#### Selected text:

Universal Quantum computers could replace supercomputers within 5 years

Some researchers are predicting that the market for “universal” quantum computers that do everything a supercomputer can do plus everything a supercomputer can not do — in a chip that fits in the palm of your hand — are on the verge of emerging. The rise of quantum computing may be as important a shift as John von Neumann’s stored program-and-data concept.

Here are some of the scientists and breakthroughs that will enable this shift.

Robert Schoelkopf (Yale, Quantum Circuits inc) claims a number of “world’s firsts,” the latest of which is the longest “coherence time” for a quantum superposition.

Multilayer microwave integrated quantum circuit (left) uses silicon wafers with features etched using MEMS techniques to create enclosures that serve as high-Q resonators as well as providing shielding. Superconducting metalization (blue) covers the walls of these enclosures to provide low-loss wafer-to-wafer bonding. A cross-section of the rectangular cavity resonator (upper right) shows interlayer aperture coupling between the cavity and transmission lines above. 3D superconducting transmission lines (lower right) could be constructed using membranes (green) in the MEMS structure where qubits and act as a compact low-loss quantum bus.

#### Set of tasks:
1. Summarize the article on quantum computers in two sentences.
2. Write out the stretch of the records from the line containing "nearest to the camera?" through the end of the records, keeping every character unchanged.
The article on quantum computers and the records that come after it are unrelated material.

#### Material:
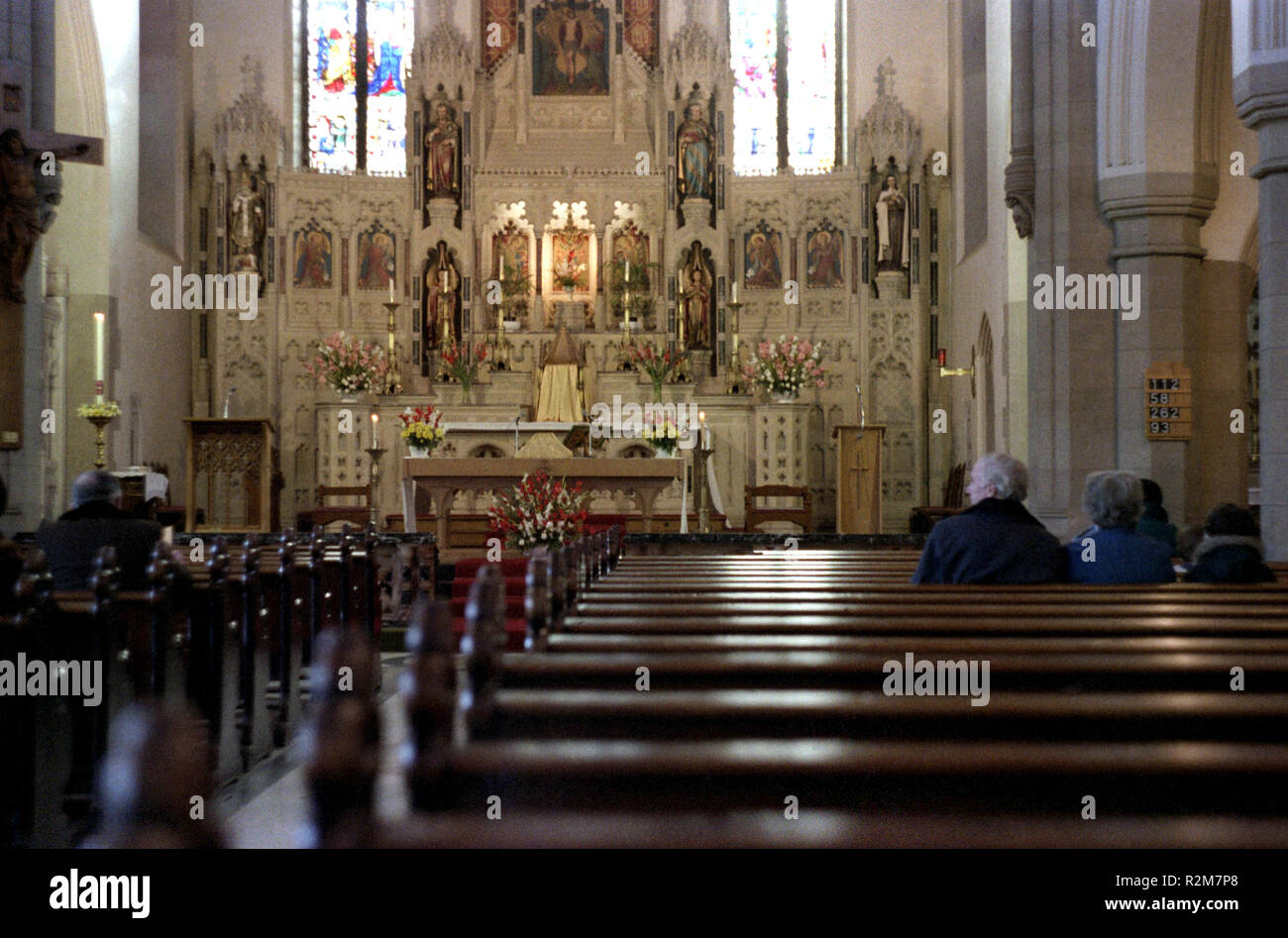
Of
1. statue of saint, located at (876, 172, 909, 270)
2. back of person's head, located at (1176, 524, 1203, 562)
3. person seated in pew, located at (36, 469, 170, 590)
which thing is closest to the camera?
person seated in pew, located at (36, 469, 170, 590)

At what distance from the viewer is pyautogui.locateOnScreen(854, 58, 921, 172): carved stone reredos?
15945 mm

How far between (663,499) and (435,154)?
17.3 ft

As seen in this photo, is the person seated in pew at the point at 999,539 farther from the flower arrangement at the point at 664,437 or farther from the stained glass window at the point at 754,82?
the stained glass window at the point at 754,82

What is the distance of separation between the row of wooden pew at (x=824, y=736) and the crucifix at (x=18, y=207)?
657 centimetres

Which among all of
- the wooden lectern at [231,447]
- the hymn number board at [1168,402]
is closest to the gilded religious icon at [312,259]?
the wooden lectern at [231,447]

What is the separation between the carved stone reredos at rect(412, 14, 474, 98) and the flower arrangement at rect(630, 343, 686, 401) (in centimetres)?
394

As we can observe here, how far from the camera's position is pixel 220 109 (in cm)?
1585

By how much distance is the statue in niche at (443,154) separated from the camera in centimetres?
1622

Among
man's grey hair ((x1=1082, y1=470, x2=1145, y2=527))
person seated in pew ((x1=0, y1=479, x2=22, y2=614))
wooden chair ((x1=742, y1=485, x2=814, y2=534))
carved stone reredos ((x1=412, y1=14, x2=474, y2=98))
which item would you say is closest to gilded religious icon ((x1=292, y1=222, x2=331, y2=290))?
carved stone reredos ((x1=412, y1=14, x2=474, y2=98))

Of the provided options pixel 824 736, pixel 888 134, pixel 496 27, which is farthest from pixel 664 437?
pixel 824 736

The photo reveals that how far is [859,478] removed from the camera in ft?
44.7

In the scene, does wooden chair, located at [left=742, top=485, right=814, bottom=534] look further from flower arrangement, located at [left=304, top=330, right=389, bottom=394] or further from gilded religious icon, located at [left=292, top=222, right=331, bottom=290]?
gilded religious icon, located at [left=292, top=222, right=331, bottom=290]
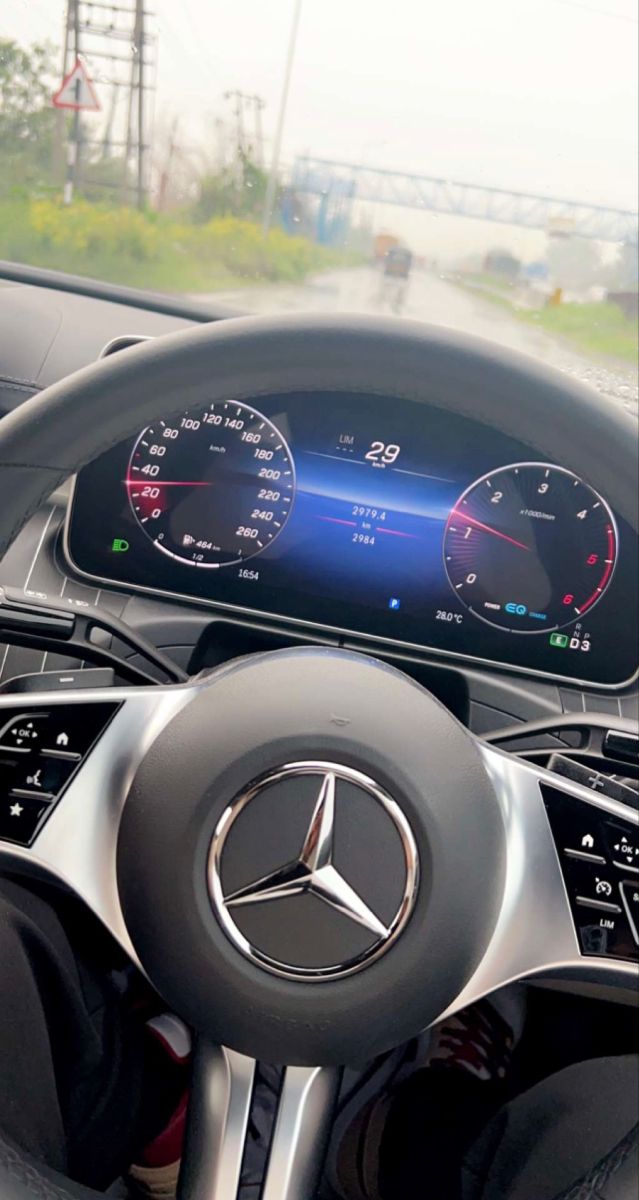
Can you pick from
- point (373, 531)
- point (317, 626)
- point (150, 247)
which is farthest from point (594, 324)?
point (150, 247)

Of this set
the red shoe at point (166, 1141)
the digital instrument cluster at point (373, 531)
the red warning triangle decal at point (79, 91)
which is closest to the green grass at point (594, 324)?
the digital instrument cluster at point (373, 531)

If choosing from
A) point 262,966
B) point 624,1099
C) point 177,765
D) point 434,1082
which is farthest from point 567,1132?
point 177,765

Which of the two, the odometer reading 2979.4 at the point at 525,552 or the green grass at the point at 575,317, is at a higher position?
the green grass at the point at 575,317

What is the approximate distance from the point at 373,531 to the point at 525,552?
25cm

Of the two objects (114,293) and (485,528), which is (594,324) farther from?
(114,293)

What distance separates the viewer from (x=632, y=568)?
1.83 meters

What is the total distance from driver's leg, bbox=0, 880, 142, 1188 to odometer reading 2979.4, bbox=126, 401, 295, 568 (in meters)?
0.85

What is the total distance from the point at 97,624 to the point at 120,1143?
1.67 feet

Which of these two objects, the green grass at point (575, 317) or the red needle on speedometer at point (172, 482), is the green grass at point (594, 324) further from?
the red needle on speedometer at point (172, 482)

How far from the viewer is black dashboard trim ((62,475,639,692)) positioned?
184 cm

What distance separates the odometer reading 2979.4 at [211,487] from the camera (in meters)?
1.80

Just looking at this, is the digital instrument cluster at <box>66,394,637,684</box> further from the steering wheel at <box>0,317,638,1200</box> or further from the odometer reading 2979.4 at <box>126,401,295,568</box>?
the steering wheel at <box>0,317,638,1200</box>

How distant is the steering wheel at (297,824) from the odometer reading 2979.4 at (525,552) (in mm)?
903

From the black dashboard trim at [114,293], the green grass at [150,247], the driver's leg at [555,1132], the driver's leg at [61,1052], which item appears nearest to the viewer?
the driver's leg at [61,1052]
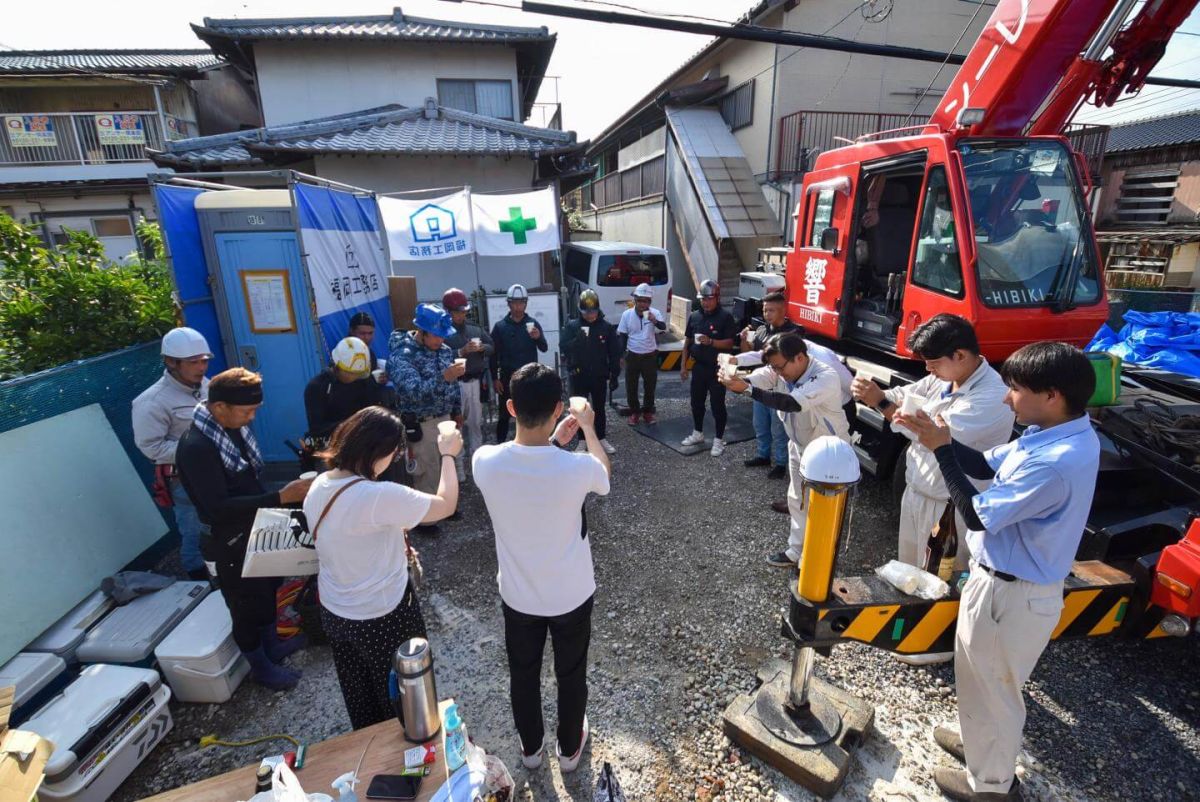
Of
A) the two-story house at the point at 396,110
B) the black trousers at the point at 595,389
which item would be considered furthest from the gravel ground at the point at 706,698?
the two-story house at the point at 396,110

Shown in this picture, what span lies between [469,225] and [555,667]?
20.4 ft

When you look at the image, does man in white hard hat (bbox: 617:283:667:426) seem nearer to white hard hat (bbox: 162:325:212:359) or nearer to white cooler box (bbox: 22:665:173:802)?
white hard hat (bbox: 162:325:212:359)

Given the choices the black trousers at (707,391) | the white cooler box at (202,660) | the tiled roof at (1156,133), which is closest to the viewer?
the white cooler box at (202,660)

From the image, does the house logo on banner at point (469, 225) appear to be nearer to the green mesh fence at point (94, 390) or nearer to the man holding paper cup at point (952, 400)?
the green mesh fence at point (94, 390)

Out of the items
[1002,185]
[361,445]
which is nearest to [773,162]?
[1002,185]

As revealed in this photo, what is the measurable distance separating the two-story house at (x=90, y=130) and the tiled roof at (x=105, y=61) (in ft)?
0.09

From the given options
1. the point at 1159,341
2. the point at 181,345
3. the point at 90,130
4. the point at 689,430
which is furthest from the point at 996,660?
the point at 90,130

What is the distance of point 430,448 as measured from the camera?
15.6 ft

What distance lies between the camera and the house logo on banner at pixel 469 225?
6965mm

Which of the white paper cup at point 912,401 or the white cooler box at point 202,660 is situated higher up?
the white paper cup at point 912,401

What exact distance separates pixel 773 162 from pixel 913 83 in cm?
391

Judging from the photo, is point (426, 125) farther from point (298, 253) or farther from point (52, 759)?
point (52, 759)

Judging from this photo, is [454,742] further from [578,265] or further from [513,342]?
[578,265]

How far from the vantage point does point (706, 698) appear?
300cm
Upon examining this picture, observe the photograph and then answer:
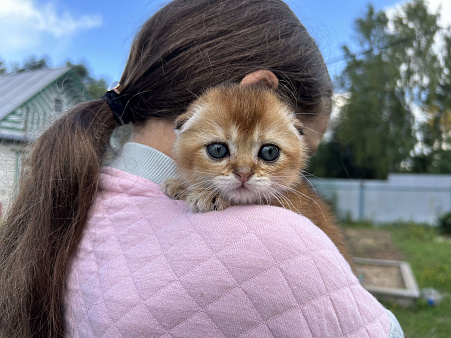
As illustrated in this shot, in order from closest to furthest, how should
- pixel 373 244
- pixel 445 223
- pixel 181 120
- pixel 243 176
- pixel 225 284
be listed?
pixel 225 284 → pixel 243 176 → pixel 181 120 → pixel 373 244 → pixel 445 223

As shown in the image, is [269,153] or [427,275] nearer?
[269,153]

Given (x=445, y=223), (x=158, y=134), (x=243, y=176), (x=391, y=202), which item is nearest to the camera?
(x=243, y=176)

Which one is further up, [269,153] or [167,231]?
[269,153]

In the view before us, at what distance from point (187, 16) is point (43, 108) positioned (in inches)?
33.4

#### Per-task outputs:
1. Some researchers predict that "universal" quantum computers are about to emerge, doing everything a supercomputer can do and more in a chip that fits in the palm of a hand, a shift that may be as important as John von Neumann's stored program-and-data concept. Robert Schoelkopf of Yale and Quantum Circuits inc claims several "world's firsts," most recently the longest "coherence time" for a quantum superposition.

2.
Given (x=445, y=223), (x=158, y=134), (x=243, y=176), (x=391, y=202), which item is nearest to the camera?
(x=243, y=176)

Which one is further up, [269,153] or [167,231]?
[269,153]

In the view before us, at what distance from point (187, 16) is point (43, 108) positioned (in inches)?
33.4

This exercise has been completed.